I have found on many occasions upon entering the home of a friend or relative, the television is blaring. The host makes no effort to turn it down, even to welcome a visitor into the house. The TV has priority in so many cases. Or when entering someone's car, the radio is so loud, again one cannot carry on a conversation.
I realize I am the "guest" in these instances, but aren't there some rules of etiquette in this situation? At times like these, I feel the host would rather not talk with me even when I have been invited, and would prefer to listen to the radio or watch television. If this is true, why was I invited?
I feel this practice is very rude. Possibly the host has no idea that I'm not interested in visiting with the radio or television on. On only one occasion have I had the nerve to ask the host to turn down the volume. I felt very uncomfortable doing it, but my wish was granted. I did not feel I should have been put in that position.

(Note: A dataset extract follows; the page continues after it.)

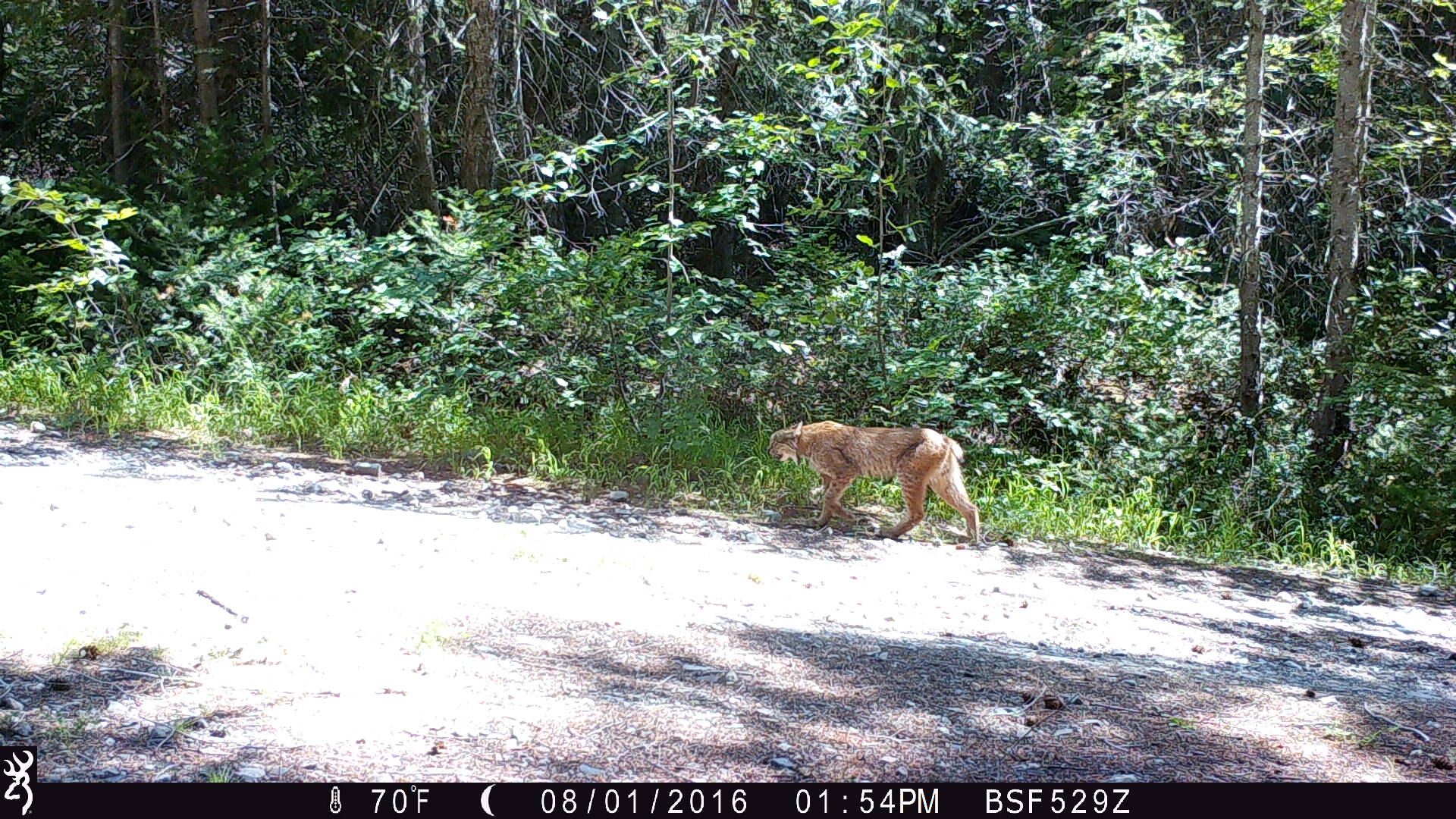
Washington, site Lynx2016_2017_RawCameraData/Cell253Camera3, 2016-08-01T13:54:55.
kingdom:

Please comment. Maybe it would help in the department of communications in our society. -- TUNED OUT IN INVER GROVE HEIGHTS, MINN.
DEAR TUNED OUT: A person would have to have the hide of a rhino not to know that when a guest is invited in, conversation with that person supersedes whatever's on the radio or television. However, sometimes the driver or host would like to hear the end of a song or a news bulletin before commencing to chat. And the same goes for a television program they might be in the middle of.
Is it rude? Yes, if the blaring noise continues and prevents the individuals from conversing. But in such cases, you should have no hesitation about asking for the volume to be lowered.